Immobile ( tidak bergerak ). Kedua, asumsi RBV adalah bahwa sumber daya
immobile atau tidak bergerak dari suatu perusahaan ke perusahaan lain, setidaknya
dalam jangka pendek. Karena imobilitas ini, perusahaan tidak dapat meniru sumber daya
saingan dan menerapkan strategi yang sama. Sumber daya tidak berwujud, seperti merek
ekuitas, proses, pengetahuan atau intelektual properti biasanya tidak bergerak.

II.2. Variabel - Variabel Analisis RBV ( Kerangka VRIO )

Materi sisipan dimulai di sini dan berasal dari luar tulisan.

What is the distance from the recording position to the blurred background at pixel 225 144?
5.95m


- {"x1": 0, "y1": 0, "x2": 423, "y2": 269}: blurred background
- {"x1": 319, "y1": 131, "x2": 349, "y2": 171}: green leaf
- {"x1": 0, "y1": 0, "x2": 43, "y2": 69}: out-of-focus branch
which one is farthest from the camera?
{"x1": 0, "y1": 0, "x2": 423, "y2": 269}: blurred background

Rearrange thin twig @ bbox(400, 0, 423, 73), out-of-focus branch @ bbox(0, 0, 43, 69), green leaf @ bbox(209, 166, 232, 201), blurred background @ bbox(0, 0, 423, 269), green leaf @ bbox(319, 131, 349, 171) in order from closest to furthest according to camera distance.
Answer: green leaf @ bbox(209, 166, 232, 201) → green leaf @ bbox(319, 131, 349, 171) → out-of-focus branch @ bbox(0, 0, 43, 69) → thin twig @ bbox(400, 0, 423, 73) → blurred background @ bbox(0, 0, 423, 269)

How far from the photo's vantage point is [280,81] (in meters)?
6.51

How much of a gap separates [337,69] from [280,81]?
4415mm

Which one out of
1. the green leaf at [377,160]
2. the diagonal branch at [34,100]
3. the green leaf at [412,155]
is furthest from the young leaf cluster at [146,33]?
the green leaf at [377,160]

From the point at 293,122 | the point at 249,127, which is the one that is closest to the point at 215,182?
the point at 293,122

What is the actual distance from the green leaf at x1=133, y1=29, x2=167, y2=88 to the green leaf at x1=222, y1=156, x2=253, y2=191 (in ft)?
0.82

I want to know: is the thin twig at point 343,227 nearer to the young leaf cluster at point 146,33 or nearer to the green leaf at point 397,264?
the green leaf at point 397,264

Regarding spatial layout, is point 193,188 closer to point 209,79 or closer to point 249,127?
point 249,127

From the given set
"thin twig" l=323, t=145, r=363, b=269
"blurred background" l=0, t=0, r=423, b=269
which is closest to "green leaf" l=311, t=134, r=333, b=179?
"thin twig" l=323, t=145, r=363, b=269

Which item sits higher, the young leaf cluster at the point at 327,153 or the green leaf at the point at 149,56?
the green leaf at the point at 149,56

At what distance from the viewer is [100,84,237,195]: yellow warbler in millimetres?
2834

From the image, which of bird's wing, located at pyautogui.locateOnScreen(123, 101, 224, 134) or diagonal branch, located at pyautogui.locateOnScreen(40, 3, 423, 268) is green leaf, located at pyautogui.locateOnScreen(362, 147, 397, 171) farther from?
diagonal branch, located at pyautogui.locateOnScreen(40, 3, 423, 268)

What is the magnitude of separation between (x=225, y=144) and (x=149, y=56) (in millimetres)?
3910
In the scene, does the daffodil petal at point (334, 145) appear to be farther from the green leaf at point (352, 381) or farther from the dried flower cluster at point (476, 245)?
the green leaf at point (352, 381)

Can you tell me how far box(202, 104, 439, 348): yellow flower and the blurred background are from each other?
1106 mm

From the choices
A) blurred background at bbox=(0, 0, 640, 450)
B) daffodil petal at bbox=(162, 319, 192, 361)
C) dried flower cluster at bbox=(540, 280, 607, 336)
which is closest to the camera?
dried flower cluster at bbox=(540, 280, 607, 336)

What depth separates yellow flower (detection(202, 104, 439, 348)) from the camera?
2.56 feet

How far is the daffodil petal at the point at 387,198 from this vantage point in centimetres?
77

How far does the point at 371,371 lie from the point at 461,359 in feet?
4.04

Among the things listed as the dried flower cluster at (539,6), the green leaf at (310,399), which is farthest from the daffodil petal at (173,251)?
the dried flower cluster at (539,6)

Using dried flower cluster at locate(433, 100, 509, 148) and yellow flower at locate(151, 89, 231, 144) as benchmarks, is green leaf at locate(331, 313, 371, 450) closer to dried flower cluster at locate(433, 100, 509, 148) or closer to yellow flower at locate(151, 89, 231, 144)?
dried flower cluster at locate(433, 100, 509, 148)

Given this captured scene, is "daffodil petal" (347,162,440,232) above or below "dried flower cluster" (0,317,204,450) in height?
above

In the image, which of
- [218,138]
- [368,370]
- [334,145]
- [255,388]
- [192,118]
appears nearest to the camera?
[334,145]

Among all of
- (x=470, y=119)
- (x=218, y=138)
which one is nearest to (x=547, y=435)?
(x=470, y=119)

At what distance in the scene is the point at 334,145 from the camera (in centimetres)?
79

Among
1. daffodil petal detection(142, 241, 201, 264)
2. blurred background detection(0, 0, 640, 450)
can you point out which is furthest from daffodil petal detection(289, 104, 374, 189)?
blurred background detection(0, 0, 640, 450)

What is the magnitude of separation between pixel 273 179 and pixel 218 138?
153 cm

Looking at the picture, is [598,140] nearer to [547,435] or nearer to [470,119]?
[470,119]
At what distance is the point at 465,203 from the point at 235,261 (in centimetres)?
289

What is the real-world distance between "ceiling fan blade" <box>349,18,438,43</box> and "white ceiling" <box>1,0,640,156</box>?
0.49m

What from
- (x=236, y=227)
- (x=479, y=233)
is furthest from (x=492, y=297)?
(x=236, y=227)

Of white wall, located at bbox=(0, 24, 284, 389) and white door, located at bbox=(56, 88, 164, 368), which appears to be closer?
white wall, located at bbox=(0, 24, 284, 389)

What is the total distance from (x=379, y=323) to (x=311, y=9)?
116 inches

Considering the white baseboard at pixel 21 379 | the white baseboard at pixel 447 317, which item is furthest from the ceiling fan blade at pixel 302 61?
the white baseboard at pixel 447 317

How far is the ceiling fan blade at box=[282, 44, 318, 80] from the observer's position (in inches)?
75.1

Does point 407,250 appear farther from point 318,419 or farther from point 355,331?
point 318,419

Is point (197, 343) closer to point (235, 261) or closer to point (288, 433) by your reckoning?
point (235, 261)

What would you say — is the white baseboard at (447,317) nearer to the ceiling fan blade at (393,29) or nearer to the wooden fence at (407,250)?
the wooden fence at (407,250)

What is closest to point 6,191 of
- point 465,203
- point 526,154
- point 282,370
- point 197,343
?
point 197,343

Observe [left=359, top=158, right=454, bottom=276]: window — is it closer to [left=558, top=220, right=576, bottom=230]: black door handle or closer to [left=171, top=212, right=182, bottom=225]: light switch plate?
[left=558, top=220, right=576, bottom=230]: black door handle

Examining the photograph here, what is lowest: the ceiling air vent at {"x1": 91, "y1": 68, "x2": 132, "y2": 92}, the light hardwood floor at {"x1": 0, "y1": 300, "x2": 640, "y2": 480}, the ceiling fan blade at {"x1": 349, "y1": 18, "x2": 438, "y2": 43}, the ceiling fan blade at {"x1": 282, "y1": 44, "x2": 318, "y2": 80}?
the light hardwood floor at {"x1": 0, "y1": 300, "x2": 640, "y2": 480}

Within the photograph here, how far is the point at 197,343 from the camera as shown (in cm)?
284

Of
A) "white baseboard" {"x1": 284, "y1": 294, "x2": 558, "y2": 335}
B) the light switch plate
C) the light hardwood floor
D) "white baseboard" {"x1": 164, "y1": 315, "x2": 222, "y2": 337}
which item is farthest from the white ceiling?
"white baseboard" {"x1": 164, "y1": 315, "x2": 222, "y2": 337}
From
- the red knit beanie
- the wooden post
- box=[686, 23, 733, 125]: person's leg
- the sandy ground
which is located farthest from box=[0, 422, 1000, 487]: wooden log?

Kerangka VRIO adalah alat yang digunakan untuk menganalisis sumber daya
internal dan kemampuan perusahaan untuk mengetahui apakah sumberdaya-sumberdaya
yang dimilikinya dapat menjadi sumber keunggulan kompetitif yang berkelanjutan.
II.2.1. Memahami variable-variabel RBV
Dalam memahami sumber keunggulan kompetitif perusahaan menggunakan
banyak alat-alat untuk menganalisis lingkungan eksternal (Porter Five Forces,
Analisis PEST) dan internal ( analisis value chain, matriks BCG). Salah satu alat
tersebut yang menganalisis sumber daya internal perusahaan adalah analisis
VRIO. Alat ini awalnya dikembangkan oleh Barney, J. B. (1991) dalam karyanya
'Sumber daya perusahaan dan keunggulan kompetitif yang berkelanjutan',yang
mana penulis mengidentifikasikan empat atribut yang n harus dimiliki
sumberdaya perusahaan untuk menjadi sumber keunggulan kompetitif yang
berkelanjutan. Menurutnya, sumber daya harus berharga, langka, tidak bisa ditiru
denga sempurna, dan tidak bisa digantikan. Kerangka asli nya disebut VRIN.
Pada tahun 1995, kemudian dalam karyanya 'Mencari keunggulan kompetitif'
Barney telah memperkenalkan kerangka VRIO, yang merupakan perbaikan
VRIN model. VRIO analisis adalah singkatan dari empat pertanyaan yang
bertanya apakah sumber daya adalah: berharga? langka? mahal untuk meniru?
Dan apakah sebuah perusahaan diatur untuk mengambil nilai sumber daya?
Sebuah sumber daya atau kemampuan yang memenuhi empat persyaratan dapat
membawa keuntungan kompetitif yang berkelanjutan bagi perusahaan.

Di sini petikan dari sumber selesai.